In one case, Wuerl had green-lighted additional compensation to a known molester of underage boys who, after being sent on a diocesan-subsidized “personal” leave of absence following multiple abuse complaints, had informed the diocese that he knew about other Pittsburgh priests committing illegal sexual activity and he wanted his diocesan stipend increased in exchange for specifics.
According to the grand jury report:
In response to this request, Wuerl instructed him to document in writing the names of the priests involved, or, state that he had no knowledge of what he had previously claimed. Wuerl advised that this action had to be undertaken before Zirwas could receive any additional assistance. After Zirwas disavowed any knowledge of priest involvement in illegal sexual activity in a letter to the Diocese, he was granted an additional financial stipend and his sustenance payments were continued.

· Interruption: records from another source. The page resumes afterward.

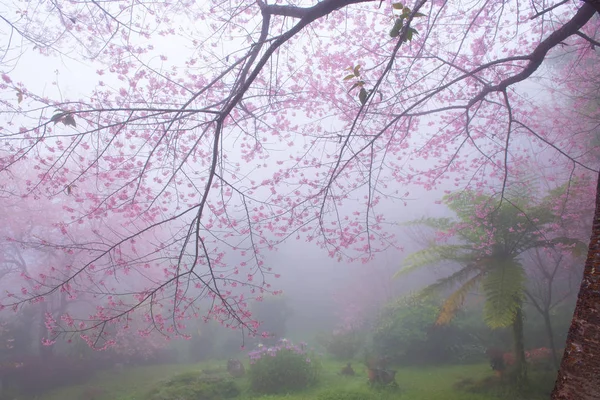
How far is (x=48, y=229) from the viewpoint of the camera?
11.7 metres

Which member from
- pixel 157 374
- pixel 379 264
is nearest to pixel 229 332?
pixel 157 374

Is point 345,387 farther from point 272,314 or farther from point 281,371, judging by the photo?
point 272,314

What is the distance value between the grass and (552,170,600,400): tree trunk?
4.90 m

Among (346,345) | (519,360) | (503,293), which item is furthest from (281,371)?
(503,293)

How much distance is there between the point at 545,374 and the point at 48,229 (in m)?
15.6

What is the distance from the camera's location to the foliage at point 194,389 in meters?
6.44

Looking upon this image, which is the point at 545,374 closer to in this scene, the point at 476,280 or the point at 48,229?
the point at 476,280

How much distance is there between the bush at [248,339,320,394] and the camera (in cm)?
737

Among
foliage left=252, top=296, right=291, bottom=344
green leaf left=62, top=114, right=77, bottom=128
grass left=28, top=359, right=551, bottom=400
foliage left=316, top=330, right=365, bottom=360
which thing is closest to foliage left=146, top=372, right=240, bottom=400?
grass left=28, top=359, right=551, bottom=400

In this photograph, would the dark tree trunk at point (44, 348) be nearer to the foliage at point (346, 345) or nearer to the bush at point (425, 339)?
the foliage at point (346, 345)

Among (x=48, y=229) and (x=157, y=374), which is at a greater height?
(x=48, y=229)

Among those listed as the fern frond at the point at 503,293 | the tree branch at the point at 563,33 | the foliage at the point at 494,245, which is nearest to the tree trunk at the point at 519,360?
the foliage at the point at 494,245

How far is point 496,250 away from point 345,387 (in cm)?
447

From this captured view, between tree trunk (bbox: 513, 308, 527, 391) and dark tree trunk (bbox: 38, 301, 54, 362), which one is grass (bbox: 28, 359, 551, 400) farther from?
dark tree trunk (bbox: 38, 301, 54, 362)
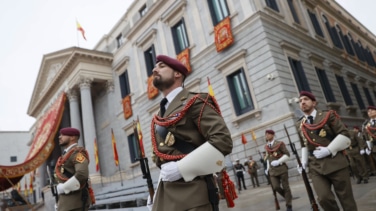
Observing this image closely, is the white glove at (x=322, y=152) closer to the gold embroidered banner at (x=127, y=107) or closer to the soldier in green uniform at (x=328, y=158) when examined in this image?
the soldier in green uniform at (x=328, y=158)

Wuerl had earlier returned the priest to ministry shortly after the priest threatened legal action against diocesan personnel for “raising the consciousness” with parishioners about previous scandals concerning him.
The accused priest – later murdered in Cuba where he lived with his boyfriend – was ultimately found to be involved in producing child pornography based on religious imagery on Church property, and to be part of a group of priests who “used whips, violence and sadism in raping their victims.”
LifeSiteNews’ petition details specifics of the Pennsylvania grand jury report related to Cardinal Wuerl, and it conveys to the cardinal that he has not fulfilled his role as a shepherd, resulting in untold cost to members of the Catholic faithful.
“You failed in your duty as a shepherd,” it states. “The human cost of your actions and inaction – lives ruined, faith destroyed – is incalculable.”
Wuerl told the local Fox affiliate Wednesday after the grand jury report’s release he would not resign, and that the way the Church deals with child sex abuse cases today differs from how it dealt with them years ago, terming it an “evolution.”
“My efforts from the time that I reached Pittsburgh onto today, I’ve tried to do my very best to deal with this whole question of allegations against a priest,” Wuerl said.
“Now, remember, we're dealing with a long spectrum of time so how we dealt with things in the late 80s and early 90s is different than the way we would today,” he said. “How do you deal with an allegation, and remember now when an allegation comes forward that allegation often times ends up being one word against another.”
“I think I did everything that I possibly could,” Wuerl added, citing establishment of an abuse review board comprised of laity.
Wuerl also disputed Pennsylvania Attorney General Josh Shapiro’s assessment that the Church showed “complete disdain” for the victims. “I think that's his take to say that we did nothing at all. That's simply not verified with the facts,” Wuerl told the Fox interviewer.
Wuerl’s Fox interview was not his only public relations effort related to the Pennsylvania grand jury report on decades of sordid clergy abuse in the Church there.
A website established by the Washington archdiocese to defend Wuerl, titled, “The Wuerl Record,” was promptly deleted after it met with criticism Wednesday. On Tuesday in advance of the report’s release Wuerl had also issued a statement via a spokesperson taking issue with the grand jury having attributed the hand-written phrase “circle of secrecy” to him.
Wuerl had also downplayed the overall sex abuse crisis in the Catholic Church as further exposed by recent revelations regarding Archbishop Theodore McCarrick, Wuerl’s disgraced predecessor in an interview last week.
McCarrick was removed from active ministry June 20 and resigned from active ministry July 28 owing to decades old allegations of sexual misconduct with a minor.
“I don’t think this is some massive, massive crisis,” Wuerl said last week. “It was a terrible disappointment.”
He went on to say that the US Bishops’ Charter for the Protection of Young People has “worked.”
“This scandal has irreparably marred your episcopate,” LifeSite’s petition states. “Step aside so the victims of the priests you oversaw - and the Church - can begin to heal.”